Required task: Rewrite every line of the material as a numbered list, skipping the blank lines.

Recorded data
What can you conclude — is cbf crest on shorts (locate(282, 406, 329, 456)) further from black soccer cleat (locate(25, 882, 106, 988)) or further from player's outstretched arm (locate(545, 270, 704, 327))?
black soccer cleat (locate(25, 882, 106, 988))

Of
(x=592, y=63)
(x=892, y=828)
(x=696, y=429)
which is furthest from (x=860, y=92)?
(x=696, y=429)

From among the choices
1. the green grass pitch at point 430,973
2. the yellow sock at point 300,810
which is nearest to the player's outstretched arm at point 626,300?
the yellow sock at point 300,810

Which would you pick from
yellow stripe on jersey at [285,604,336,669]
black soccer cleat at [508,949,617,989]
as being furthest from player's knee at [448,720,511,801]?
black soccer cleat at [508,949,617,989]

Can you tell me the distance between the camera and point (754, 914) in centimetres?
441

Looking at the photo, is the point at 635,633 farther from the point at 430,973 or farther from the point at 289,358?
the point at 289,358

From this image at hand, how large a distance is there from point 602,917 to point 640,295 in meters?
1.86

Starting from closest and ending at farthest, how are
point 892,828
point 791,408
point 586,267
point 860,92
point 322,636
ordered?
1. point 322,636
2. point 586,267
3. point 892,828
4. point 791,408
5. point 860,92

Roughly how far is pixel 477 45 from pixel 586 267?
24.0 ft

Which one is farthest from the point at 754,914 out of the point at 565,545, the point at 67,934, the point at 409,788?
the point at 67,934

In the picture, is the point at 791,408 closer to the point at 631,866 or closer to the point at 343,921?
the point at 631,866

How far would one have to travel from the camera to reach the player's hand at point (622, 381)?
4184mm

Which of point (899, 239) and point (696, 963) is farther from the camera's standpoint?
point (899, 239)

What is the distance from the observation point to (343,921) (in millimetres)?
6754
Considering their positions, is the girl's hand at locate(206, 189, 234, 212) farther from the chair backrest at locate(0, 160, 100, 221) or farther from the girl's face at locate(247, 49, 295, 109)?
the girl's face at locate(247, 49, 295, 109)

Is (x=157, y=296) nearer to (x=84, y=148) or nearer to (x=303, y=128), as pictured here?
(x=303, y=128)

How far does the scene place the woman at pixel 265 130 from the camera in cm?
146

Answer to this problem:
1. What can you conclude — is cbf crest on shorts (locate(282, 406, 329, 456)) further from black soccer cleat (locate(25, 882, 106, 988)) or further from player's outstretched arm (locate(545, 270, 704, 327))?
2. black soccer cleat (locate(25, 882, 106, 988))
3. Of
4. (x=592, y=63)
5. (x=892, y=828)
6. (x=696, y=429)
7. which is furthest from (x=860, y=92)?
8. (x=696, y=429)
9. From among the choices
10. 1. the green grass pitch at point 430,973
11. 2. the yellow sock at point 300,810
12. which is nearest to the player's outstretched arm at point 626,300?
13. the yellow sock at point 300,810
14. Which would you pick from
15. yellow stripe on jersey at [285,604,336,669]
16. black soccer cleat at [508,949,617,989]
17. as being furthest from player's knee at [448,720,511,801]?
18. black soccer cleat at [508,949,617,989]
19. Can you tell me the distance between the camera and point (754, 914) in centimetres?
20. 441
21. Looking at the photo, is the point at 635,633 farther from the point at 430,973 or farther from the point at 289,358?
22. the point at 289,358
23. From this image at hand, how large a distance is there from point 602,917 to point 640,295 in meters?
24. 1.86
25. Starting from closest and ending at farthest, how are
26. point 892,828
27. point 791,408
28. point 586,267
29. point 860,92
30. point 322,636
31. ordered?
32. 1. point 322,636
33. 2. point 586,267
34. 3. point 892,828
35. 4. point 791,408
36. 5. point 860,92
37. Roughly how far is pixel 477 45 from pixel 586 267?
38. 24.0 ft
39. Which one is farthest from the point at 754,914 out of the point at 565,545, the point at 67,934, the point at 409,788?
40. the point at 67,934
41. In the picture, is the point at 791,408 closer to the point at 631,866 or closer to the point at 343,921?
42. the point at 631,866
43. How far would one have to travel from the camera to reach the player's hand at point (622, 381)?
44. 4184mm
45. Which of point (899, 239) and point (696, 963) is farther from the camera's standpoint?
46. point (899, 239)
47. What is the distance from the observation point to (343,921) (in millimetres)?
48. 6754
49. Considering their positions, is the girl's hand at locate(206, 189, 234, 212) farther from the chair backrest at locate(0, 160, 100, 221) or farther from the girl's face at locate(247, 49, 295, 109)?
50. the girl's face at locate(247, 49, 295, 109)
51. Is (x=157, y=296) nearer to (x=84, y=148) or nearer to (x=303, y=128), as pictured here?
52. (x=303, y=128)
53. How far does the scene place the woman at pixel 265 130 from the camera in cm?
54. 146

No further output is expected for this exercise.